Botnets take a beating

Almost a quarter of the command and control servers ( cnc ) related to the Zeus botnet have gone quiet after 2 East European providers dropped access to a downstream ISP called Troyak on Tuesday.  According to ScanSafe, a web security firm, the number of active servers dropped from 249 to 191, resulting in a massive drop in botnet traffic.

This take-down comes a week after US and Spanish authorities dented the operations of another large malicious network, the Mariposa botnet. Mariposa’s primary function was the theft of online login credentials for banks, email services and the like from compromised Windows PCs. The malware infected an estimated 12.7 million computers in more than 190 countries.

The botnet was shut down on 23 December 2009 following months of collaboration between security firms Panda Security and Defence Intelligence in co-operation with the FBI and Spain’s Guardia Civil.

Half of the Fortune 1000 companies harboured machines infected by Mariposa at one time or another, according to Christopher Davis, chief exec at Canada-based Defence Intelligence, who first discovered the Mariposa botnet back in May 2009. Defence Intelligence joined with academics at Georgia Tech Information Security Center and security experts at PandaLabs and law enforcement to form the Mariposa Working Group in order to eradicate the botnet and bring the perpetrators to justice.

The Mariposa (Spanish for butterfly) botnet malware spread through P2P networks, infected USB drives, and via MSN links that directed surfers to infected websites. Once infected by the Mariposa bot client, compromised machines would have various strains of malware installed (advanced keyloggers, banking trojans like Zeus, remote access trojans, etc) by the hackers to obtain greater control of infected systems.

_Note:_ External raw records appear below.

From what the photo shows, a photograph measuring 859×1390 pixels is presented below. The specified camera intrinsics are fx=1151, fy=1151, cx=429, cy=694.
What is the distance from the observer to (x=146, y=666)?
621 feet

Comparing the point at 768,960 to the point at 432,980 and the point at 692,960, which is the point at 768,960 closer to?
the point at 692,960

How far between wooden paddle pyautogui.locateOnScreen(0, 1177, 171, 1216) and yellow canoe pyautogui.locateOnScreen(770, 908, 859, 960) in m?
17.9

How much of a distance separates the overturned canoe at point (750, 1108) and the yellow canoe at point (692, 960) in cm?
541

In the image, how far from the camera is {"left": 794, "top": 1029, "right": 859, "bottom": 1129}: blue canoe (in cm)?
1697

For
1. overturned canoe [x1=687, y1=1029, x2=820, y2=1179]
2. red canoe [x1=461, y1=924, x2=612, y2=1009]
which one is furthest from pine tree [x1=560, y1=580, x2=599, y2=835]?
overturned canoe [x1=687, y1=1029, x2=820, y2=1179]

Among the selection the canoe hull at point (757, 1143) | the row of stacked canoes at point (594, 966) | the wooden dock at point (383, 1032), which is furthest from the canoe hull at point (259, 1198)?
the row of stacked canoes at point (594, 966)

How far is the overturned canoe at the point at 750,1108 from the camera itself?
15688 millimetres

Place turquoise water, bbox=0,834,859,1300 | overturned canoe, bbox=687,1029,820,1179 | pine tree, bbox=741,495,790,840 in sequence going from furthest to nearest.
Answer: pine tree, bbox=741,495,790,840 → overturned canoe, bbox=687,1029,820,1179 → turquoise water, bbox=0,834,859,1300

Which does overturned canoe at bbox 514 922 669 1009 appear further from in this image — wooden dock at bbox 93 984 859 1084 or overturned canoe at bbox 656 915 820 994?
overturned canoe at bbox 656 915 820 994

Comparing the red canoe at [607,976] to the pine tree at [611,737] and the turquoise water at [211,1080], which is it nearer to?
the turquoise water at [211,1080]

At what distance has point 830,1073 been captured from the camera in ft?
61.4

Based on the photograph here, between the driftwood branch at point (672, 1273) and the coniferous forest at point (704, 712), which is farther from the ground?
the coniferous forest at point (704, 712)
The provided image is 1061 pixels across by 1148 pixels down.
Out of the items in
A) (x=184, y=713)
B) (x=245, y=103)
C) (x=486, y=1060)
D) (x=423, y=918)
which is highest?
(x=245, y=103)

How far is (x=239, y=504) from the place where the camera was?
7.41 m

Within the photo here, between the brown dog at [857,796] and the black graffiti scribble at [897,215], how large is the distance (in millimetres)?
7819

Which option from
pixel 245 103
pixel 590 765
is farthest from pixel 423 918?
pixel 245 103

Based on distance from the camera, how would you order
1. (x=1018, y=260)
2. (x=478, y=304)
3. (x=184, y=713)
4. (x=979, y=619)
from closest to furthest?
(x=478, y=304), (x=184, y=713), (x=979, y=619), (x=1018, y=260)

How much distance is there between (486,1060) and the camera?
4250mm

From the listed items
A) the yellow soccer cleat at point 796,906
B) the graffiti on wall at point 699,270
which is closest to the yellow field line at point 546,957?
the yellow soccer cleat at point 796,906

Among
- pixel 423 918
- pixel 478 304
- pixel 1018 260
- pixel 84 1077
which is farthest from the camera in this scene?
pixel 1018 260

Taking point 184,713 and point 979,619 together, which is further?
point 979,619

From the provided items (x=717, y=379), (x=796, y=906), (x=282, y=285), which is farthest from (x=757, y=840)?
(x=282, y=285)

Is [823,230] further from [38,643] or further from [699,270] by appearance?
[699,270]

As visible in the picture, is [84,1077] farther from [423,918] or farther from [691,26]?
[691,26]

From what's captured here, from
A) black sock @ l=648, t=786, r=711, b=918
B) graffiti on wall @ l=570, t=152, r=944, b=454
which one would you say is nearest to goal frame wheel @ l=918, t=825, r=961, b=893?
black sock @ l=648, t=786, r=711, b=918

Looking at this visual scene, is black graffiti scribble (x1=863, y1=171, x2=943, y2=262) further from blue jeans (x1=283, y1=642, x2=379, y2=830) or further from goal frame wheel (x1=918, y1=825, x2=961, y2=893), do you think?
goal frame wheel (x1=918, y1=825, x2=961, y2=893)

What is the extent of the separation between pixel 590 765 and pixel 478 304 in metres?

What’s important here though is that unusually, the operators of the botnet were caught. The main botmaster, nicknamed “Netkairo” and “hamlet1917”, as well as his two alleged lieutenants “Ostiator” and “Johnyloleante” have been charged with cybercrime offences. More arrests are expected to follow.

Finally, last month, Microsoft was able to disrupt the Waledac botnet by obtaining a court-issued order against scores of domains associated with the spam-spewing menace. The take-down order temporary cut-off of traffic to 277 Internet domains that form command and control nodes for the network of compromised machines. Infected (zombie) machines are programmed to regularly poll these control points for instructions and spam templates. Besides infecting millions of Windows PCs, Waledac was responsible for 1.5 billion spam emails per day.